Sure, I'll still be a mother. But not the kind that wipes noses, ties shoes and puts Band-aids on mosquito bites because, to a 6-year-old, Band-aids cure all.
I'll be a mother to a first-grader and then a second-grader and then a third-grader who doesn't need Band-aids at all. In the blink of an eye, I'll be mother to another teenager (my 12-year-old stepson Taylor is so already there.) I won't be tucking anyone in. Instead I'll be having talks about drugs and alcohol and how Sammy's eyes are going to get stuck in the back of the head if he keeps rolling them like that.
Go ahead. Call me overly dramatic - everyone else does. But for the last six years, I've built an identity around mothering this white ball of skin and appendages. Now, that white, wiggly ball can ride a bike. Soon, it will lose its first tooth.
Then what? School trips, size 12 shorts, trophies, girlfriends, college, grandkids. OK, so maybe I'm getting ahead of myself.
But you have to understand this bike-riding thing. It had been my motherly mission to get Sammy riding for the last two summers. I held up Taylor for the first time on two wheels when he was 5. Sammy's cousins learned when they were 4. Why was my little guy - 5 and then 6 - having so much trouble? The possibility that it was all my fault nagged in the back of my brain.
"You're pushing too hard," I would tell myself.
"You're not pushing hard enough."
I'd come home from work too tired to run along beside him. And when Sammy said he never wanted to learn - ever - I was too tired to convince him otherwise.
Then, last night, we took the training wheels off of Sammy's bigger bike. The small bike was too hard to steer, we reasoned, even if the big bike meant a longer fall to the pavement.
Suddenly, Sammy was a bike rider. My baby boy was just a boy. Sammy made the "milestone" phone calls that map a child's growth. He will make another when that darned tooth falls out.
But, really, I have to keep it all in perspective.

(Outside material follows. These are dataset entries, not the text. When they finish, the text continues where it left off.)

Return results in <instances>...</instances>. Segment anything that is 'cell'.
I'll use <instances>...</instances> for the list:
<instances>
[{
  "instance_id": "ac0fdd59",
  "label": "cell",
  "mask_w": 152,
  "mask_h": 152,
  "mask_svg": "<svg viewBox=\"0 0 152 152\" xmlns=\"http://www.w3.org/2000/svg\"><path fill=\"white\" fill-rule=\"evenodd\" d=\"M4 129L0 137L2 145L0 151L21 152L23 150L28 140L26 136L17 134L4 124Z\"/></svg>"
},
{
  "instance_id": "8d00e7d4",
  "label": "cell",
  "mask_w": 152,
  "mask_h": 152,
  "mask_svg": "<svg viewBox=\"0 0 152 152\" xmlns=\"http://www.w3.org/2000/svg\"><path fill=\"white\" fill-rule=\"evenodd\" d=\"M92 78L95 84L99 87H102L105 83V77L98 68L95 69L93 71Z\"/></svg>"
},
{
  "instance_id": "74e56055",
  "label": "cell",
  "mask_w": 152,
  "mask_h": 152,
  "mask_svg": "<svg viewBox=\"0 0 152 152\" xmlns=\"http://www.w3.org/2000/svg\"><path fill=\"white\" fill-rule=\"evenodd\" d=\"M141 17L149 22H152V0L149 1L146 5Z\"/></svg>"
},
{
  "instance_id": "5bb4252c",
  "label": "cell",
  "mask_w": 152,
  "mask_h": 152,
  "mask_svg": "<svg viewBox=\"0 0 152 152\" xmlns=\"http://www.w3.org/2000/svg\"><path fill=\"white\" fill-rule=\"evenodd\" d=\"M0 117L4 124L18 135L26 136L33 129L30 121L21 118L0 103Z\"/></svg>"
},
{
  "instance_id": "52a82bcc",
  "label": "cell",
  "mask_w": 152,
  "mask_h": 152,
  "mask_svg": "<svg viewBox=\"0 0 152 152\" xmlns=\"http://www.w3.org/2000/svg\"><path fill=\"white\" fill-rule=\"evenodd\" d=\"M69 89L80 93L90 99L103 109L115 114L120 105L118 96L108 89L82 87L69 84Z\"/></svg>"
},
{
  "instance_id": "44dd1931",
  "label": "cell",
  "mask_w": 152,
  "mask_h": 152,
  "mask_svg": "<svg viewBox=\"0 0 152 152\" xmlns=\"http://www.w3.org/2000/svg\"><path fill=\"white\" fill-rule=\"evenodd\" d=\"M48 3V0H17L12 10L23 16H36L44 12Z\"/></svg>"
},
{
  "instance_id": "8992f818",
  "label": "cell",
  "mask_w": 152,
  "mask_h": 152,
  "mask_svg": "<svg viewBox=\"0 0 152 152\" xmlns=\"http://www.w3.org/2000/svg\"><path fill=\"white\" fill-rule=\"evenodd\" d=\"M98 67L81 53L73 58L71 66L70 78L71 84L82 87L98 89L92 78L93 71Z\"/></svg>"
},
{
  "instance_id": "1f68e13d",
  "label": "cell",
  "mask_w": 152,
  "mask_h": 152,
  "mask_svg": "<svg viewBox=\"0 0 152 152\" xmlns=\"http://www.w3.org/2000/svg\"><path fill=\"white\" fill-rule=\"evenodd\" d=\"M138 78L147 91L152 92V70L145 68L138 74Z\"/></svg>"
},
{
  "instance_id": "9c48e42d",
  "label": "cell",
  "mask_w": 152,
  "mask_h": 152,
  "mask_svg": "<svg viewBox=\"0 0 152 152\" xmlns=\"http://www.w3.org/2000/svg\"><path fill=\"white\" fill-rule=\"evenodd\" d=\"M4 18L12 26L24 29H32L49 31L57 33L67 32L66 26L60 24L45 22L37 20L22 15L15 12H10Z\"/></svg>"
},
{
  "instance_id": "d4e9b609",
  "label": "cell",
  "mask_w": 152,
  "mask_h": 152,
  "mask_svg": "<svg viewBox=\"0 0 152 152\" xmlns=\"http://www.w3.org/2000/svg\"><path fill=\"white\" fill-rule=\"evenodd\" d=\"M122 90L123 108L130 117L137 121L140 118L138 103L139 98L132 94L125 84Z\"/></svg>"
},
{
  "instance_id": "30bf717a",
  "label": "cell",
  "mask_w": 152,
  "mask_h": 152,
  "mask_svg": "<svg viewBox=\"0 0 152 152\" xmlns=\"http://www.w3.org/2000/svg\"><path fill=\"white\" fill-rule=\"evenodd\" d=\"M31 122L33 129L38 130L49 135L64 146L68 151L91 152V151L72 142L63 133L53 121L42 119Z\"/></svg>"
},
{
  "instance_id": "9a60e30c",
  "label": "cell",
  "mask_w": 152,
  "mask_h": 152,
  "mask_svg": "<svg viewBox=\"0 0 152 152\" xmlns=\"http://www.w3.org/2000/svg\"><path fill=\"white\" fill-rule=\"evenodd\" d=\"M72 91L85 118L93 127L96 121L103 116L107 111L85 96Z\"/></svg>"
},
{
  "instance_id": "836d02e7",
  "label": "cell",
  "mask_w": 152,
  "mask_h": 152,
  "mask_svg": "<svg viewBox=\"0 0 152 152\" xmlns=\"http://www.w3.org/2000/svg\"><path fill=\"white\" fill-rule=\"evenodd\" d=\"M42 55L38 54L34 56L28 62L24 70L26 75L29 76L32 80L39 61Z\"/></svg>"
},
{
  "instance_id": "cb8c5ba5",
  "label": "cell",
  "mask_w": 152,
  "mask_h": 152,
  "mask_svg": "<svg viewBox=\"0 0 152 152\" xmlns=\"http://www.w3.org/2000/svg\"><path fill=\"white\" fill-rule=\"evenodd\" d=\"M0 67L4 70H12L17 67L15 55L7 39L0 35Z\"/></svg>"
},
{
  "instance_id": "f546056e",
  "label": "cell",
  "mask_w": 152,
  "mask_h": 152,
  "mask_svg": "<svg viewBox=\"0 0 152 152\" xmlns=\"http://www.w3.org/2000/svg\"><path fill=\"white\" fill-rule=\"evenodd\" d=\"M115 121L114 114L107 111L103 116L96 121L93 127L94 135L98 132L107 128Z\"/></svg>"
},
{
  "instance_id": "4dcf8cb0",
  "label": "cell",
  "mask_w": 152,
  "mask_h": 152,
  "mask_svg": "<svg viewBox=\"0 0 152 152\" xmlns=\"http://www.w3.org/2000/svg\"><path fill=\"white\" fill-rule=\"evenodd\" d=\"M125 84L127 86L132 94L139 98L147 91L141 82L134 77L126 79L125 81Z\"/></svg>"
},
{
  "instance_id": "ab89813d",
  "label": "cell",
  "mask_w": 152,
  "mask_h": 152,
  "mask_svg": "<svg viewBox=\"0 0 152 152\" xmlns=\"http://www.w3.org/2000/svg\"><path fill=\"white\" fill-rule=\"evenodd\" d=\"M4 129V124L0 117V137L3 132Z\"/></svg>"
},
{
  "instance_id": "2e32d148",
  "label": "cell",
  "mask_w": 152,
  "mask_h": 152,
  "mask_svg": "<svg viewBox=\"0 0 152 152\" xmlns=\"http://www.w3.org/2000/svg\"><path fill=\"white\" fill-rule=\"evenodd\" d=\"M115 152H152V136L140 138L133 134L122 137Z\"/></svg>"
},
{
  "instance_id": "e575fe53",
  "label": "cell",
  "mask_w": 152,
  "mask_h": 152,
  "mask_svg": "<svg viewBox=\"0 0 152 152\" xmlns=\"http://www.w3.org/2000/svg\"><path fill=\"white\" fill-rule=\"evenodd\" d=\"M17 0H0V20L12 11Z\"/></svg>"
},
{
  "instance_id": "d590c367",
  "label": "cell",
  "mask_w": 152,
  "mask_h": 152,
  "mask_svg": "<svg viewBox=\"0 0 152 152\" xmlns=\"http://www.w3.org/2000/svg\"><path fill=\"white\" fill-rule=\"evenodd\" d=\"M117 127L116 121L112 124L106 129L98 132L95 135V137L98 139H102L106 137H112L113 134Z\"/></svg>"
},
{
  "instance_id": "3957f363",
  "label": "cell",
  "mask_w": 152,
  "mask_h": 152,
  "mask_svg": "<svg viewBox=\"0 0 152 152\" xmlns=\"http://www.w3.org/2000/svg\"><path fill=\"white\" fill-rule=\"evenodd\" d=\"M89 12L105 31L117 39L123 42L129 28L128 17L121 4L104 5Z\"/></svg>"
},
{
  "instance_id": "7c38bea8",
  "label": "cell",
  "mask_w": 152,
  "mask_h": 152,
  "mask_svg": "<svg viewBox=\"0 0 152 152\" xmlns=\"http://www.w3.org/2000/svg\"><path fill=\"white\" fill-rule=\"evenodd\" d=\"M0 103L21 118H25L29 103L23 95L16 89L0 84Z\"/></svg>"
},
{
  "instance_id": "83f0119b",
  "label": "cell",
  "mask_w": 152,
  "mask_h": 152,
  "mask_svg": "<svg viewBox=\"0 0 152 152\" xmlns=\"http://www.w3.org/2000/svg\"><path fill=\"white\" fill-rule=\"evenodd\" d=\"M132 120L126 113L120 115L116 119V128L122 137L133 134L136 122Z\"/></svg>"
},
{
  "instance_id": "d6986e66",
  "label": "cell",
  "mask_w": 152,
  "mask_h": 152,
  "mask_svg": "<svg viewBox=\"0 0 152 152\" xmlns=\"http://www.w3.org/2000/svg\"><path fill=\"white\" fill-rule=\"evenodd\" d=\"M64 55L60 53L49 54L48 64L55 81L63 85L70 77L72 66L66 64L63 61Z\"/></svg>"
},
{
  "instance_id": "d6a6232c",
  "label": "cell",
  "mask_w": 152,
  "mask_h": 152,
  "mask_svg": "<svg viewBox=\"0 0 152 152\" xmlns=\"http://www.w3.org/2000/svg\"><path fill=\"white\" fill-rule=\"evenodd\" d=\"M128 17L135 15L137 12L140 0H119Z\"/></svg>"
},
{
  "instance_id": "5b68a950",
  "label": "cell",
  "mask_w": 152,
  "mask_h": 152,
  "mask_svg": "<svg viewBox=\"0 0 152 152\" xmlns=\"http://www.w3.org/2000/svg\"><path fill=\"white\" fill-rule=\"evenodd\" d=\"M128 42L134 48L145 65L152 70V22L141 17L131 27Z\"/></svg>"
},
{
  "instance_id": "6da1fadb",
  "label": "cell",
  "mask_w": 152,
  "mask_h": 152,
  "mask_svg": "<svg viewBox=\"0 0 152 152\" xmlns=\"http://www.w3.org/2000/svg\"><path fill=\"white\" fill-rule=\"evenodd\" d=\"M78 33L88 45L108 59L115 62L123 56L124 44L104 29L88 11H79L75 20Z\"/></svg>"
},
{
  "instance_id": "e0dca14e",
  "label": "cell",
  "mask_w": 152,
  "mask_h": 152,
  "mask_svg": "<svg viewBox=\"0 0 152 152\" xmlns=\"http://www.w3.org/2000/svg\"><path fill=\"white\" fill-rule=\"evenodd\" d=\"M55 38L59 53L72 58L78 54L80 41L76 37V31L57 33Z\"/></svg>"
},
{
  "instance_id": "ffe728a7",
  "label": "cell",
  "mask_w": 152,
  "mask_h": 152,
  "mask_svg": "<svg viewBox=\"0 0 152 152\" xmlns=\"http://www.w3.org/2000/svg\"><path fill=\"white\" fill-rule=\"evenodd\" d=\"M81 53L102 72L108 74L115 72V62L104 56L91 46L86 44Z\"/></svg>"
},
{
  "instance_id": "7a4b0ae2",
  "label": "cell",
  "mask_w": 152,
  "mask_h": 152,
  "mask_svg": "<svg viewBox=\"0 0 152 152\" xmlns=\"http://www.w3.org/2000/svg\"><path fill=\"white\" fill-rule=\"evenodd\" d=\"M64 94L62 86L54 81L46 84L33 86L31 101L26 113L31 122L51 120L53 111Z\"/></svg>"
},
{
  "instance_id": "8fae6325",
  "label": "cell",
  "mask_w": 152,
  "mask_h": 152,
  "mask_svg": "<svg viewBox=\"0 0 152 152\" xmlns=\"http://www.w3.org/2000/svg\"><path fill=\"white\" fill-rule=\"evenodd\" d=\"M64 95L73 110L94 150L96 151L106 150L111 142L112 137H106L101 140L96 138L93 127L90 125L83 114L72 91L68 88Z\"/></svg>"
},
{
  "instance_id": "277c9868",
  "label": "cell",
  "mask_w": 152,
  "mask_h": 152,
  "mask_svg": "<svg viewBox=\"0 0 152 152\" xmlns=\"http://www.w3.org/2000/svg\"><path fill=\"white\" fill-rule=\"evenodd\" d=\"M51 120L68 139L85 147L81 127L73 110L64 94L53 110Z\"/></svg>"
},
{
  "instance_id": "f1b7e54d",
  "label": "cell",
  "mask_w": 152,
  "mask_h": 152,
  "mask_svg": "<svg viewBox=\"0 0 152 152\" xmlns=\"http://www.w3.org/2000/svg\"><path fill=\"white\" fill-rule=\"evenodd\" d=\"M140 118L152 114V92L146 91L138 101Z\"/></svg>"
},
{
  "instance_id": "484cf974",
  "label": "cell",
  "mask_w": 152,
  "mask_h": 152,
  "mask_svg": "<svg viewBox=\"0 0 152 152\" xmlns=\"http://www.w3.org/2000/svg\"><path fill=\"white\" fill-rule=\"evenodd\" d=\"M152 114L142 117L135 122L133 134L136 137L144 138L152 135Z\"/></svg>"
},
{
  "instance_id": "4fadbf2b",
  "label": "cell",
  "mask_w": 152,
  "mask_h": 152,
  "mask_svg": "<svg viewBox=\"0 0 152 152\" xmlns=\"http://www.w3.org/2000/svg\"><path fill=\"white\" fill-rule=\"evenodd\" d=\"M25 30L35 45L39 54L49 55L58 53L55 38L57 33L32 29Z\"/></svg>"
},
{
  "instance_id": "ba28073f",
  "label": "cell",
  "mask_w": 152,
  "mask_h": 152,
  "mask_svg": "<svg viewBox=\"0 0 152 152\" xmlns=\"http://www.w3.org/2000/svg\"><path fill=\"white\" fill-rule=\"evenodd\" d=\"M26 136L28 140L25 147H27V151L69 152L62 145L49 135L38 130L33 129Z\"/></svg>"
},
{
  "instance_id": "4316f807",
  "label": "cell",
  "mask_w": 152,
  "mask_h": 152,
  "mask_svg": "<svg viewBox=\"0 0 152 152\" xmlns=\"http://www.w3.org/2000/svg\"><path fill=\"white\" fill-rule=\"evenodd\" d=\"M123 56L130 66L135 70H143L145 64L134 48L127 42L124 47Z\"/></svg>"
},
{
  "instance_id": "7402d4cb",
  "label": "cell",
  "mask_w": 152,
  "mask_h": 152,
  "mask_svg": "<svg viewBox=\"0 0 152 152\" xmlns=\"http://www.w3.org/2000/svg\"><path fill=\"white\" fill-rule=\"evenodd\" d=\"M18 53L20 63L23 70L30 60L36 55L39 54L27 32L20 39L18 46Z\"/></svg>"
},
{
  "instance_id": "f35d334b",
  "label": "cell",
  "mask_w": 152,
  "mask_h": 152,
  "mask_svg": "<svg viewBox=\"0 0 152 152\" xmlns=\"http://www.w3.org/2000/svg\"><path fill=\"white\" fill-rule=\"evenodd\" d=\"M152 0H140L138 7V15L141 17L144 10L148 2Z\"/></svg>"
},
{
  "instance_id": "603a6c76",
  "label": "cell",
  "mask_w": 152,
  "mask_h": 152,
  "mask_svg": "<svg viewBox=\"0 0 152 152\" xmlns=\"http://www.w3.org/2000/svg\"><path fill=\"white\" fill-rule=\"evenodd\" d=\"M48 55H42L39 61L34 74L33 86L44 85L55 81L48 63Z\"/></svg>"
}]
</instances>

Every time Sammy does something to remind me just how big he's getting, he does something else to secure my role as a doting mother.
Recently, as my husband and I piddled in the yard, Sammy opened the patio door and looked over the high porch. Then he yelled - loud enough for all the neighbors piddling in their yards to hear: "Mom! My my butt itches."
Yeah, I thought, climbing the porch stairs. He still needs me.